I have been making some presents for our kids, which are all grown. I thought it would be a good idea to use up some of the lumber that always seems to pile up. You know, short stuff. 

Last year, I made cutting boards and the girls loved them. Even though a couple got put in the dishwasher. :-( Ugh!

This year I am making some cookbook stands, that work great for iPads and other tablets, ereaders, etc. I made sure the opening in the support shelf is big enough for the charger connection to fit through. Testing so far has shown I got a perfect fit (actually it is just a notch).
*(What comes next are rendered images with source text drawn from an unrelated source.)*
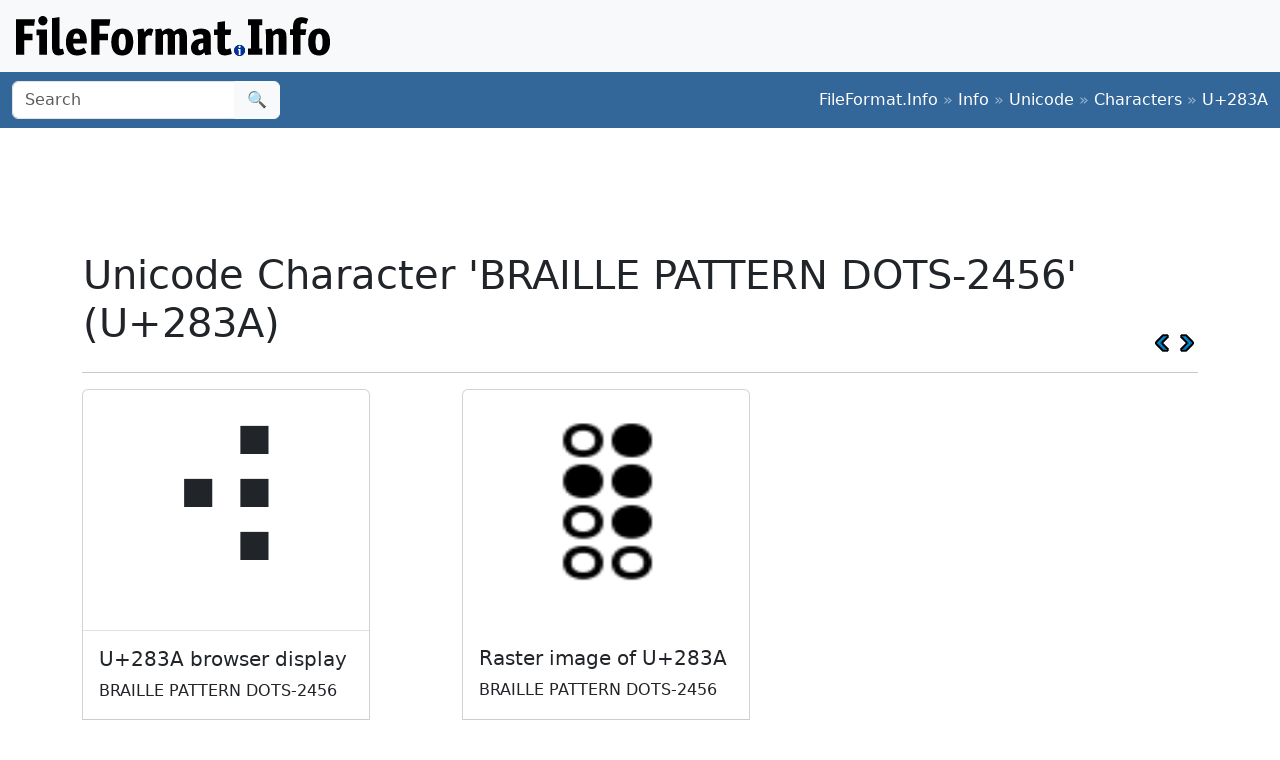

--- FILE ---
content_type: text/html; charset=utf-8
request_url: https://www.google.com/recaptcha/api2/aframe
body_size: 268
content:
<!DOCTYPE HTML><html><head><meta http-equiv="content-type" content="text/html; charset=UTF-8"></head><body><script nonce="o7Kuk5NPYR8jI32m75oBng">/** Anti-fraud and anti-abuse applications only. See google.com/recaptcha */ try{var clients={'sodar':'https://pagead2.googlesyndication.com/pagead/sodar?'};window.addEventListener("message",function(a){try{if(a.source===window.parent){var b=JSON.parse(a.data);var c=clients[b['id']];if(c){var d=document.createElement('img');d.src=c+b['params']+'&rc='+(localStorage.getItem("rc::a")?sessionStorage.getItem("rc::b"):"");window.document.body.appendChild(d);sessionStorage.setItem("rc::e",parseInt(sessionStorage.getItem("rc::e")||0)+1);localStorage.setItem("rc::h",'1768685416942');}}}catch(b){}});window.parent.postMessage("_grecaptcha_ready", "*");}catch(b){}</script></body></html>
We have an iPad, an iPad mini and a Samsung tablet. All work even with their protectice covers on. I have a couple more to assemble, then stain those made out of the white pine, poplar, red oak and maple. The walnut stands aren't getting a stain, just clear Deft to show off that beautimus wood color. I made one for my wife but it won't get stained. It is maple. When we redo our kitchen, I will stain hers to match the kitchen cabinets. She has already taken posession of it. 

This has been fun. I think I have used every power tool in the shop. I had to get creative to machine the shelf with the front lip. I like the way it turned out. And I designed the rear support by cutting reliefs to give it some character. All angles are perfect.

Since I have to spray the finish outside, the weather has got me behind in this year's production. I may have to break out Santa's Magic Dust! 

Note: The white pine model is mine to use in the shop! I already have it in action holding my 7 inch Samsung Tab. It is hooked up to an amplifier and plays my favorite mp3's, Pandora or iHeart Radio...whatever I feel like listening to.

Here are a few pics of my current endeavor.


----------



## Slip (Jul 25, 2006)

Like em! Expecially the thought of a Walnut one. I love Walnut!


----------



## Hooked (Oct 15, 2004)

Got those creative juices flowing Mike. I like'em.......good job!!


----------



## MT Stringer (May 21, 2004)

Our granddaughter has stayed with us the last couple of days. She hasn't been feeling well, so grandma took her to the doc to get fixed up. Today she spent a few minutes in the shop with me.

Her sanding and gluing skills came in handy because I was putting her momma's present together! 

Note: Yep, the glue board was another photo prop. 
Mike


----------



## Gottagofishin (Dec 17, 2005)

Nice job Grandpa. She will remember that for the rest of her life.


----------



## MT Stringer (May 21, 2004)

Well, I finally got all of them assembled and stained the ones that will have that finish. Hoping for good weather tomorrow so I can spray the finish coats on.


----------



## MT Stringer (May 21, 2004)

Through at last. The presents are wrapped and under the tree. I printed out the pics of Bella helping me and put them in the bag with the stand for her mother.


----------



## Tortuga (May 21, 2004)

Mighty nice work..as expected, Mike.. Next project ???... Give a little thought to putting some legs..and possibly roller feet on one of those stands. Got one a little larger that I bought for myself. Really neat for my laptop when I'm sprawled out in this good ol' easy chair.....see below....


----------



## ronbeaux (Mar 25, 2006)

I just plain love it!


----------



## bill (May 21, 2004)

Useful and look great!


----------



## Law Dog (Jul 27, 2010)

Sweet!


----------